Soaring Through Cypresses in Texas

The first experience people have with zip line or canopy tours is in places like Costa Rica or Nicaragua. In South Africa, you can experience the longest and fastest zip line in the world. Yet, if you're new to zip lining and want to test the waters before your vacation, there's a place in central Texas that you should visit.

Cypress Valley Canopy Tours is an easy drive from Austin - about 30 miles west on 71 and 14 miles from Marble Falls. Well disguised from the road, Cypress Valley includes a series of 7 zip lines that traverse a peaceful valley filled with towering bald cypresses. Each person is equipped with gloves, a safety harness and a helmet. Safety is first and you'll soon find that guides are sticklers. Yes... places in Costa Rica may let you fly upside down (something to look forward to) but in the sue-happy culture of the U.S., they'd prefer you keep both hands on the carriage that connects to the line.

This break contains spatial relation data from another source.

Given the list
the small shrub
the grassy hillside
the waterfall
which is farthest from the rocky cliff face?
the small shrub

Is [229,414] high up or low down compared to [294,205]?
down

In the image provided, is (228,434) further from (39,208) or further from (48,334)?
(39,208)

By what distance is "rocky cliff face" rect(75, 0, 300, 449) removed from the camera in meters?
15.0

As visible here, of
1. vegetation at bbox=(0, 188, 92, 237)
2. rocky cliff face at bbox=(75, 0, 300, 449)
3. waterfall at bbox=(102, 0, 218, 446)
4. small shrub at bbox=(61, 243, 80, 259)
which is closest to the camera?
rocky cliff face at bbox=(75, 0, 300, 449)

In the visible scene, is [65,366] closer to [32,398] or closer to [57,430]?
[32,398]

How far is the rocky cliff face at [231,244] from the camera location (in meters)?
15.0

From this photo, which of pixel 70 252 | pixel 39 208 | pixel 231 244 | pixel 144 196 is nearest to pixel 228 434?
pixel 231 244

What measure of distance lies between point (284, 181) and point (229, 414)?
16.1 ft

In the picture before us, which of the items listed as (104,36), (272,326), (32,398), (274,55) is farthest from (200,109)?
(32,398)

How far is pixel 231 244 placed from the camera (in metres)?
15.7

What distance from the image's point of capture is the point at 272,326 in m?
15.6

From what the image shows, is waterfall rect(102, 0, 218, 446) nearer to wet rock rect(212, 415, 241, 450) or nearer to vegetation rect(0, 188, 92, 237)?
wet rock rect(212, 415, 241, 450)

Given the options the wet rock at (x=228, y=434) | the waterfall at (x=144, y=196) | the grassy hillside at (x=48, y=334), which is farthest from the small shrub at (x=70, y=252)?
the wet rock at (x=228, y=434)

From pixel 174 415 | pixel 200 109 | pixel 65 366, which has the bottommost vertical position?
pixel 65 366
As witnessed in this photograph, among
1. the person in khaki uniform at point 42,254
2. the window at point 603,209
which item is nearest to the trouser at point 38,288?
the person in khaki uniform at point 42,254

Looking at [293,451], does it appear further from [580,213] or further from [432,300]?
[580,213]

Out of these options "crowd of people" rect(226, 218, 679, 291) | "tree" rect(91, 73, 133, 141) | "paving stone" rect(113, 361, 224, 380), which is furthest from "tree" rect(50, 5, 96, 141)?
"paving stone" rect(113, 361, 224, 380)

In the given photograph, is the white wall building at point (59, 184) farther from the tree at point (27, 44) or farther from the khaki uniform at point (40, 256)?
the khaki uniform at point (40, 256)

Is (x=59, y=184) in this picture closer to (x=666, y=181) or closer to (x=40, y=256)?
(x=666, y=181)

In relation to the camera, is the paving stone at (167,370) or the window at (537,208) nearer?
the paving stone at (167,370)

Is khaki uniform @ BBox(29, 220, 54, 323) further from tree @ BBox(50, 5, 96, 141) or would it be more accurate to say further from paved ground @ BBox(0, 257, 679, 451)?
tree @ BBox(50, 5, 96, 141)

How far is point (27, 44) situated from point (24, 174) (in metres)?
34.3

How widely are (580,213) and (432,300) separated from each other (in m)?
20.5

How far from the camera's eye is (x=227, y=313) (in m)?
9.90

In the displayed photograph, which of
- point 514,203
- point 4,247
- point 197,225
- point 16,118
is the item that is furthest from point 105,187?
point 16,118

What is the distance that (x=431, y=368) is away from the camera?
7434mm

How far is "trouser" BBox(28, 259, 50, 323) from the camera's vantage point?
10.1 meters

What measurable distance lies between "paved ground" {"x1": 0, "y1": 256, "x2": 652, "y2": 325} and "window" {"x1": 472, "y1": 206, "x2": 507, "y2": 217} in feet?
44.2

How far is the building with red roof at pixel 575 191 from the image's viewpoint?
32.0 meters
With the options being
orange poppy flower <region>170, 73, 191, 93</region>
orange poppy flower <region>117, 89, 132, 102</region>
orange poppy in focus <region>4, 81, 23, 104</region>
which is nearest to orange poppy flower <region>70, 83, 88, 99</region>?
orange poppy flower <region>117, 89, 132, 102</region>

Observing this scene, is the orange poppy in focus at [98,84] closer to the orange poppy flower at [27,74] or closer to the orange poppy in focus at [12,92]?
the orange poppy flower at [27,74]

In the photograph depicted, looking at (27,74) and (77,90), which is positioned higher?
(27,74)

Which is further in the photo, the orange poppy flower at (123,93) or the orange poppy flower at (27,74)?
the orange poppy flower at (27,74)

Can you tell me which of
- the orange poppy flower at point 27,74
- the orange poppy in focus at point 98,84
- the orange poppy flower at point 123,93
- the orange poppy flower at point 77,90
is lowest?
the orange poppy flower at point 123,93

After a basic flight school, you'll be set to take off from the main building and into the valley. The 6 lines and three sky bridges start nice and easy and increase in difficulty, culminating with a 350 foot zip line. First-timers will have a great time and quickly overcome any initial fears. Even those with a fear of heights will feel comfortable and will want to go back for seconds.

Along the way, the guides ask you to look out for interesting landmarks (like a cactus growing in a tree) and will fill you in on the plants and critters that make their home in the valley. Towards the middle of the tour, you'll pass Lofthaven, a pricey treehouse that you can rent by the night. Weekday rates are $250 a night and weeknights are $375. At that rate, you might want to check the Four Seasons on Town Lake.

The whole tour lasts about 1 1/2 hour. It's been a few months since we've been but the rates were under $50 a person. Once you've taken the tour, you can graduate to the Canopy Challenge, a more difficult tour that includes various obstacles along the course. We've yet to do this but plan to do it in the future.

Seeing U.S. safety standards vs. Costa Rican standards was a little unnerving. Places like Cypress Valley make sure you wear a helmet at all times and are quick to show off their heavy duty platforms and safety harnesses. In Costa Rica, our tour guide explained, "I like this tour - they don't make you wear a helmet" shortly before they taught us to fly upside down. Still, we wouldn't trade our Costa Rican tour for anything. Visiting Cypress Valley helped us get amped up for our visit to the Congo Trail Canopy Tour and is worth doing any time of the year when the tour is open.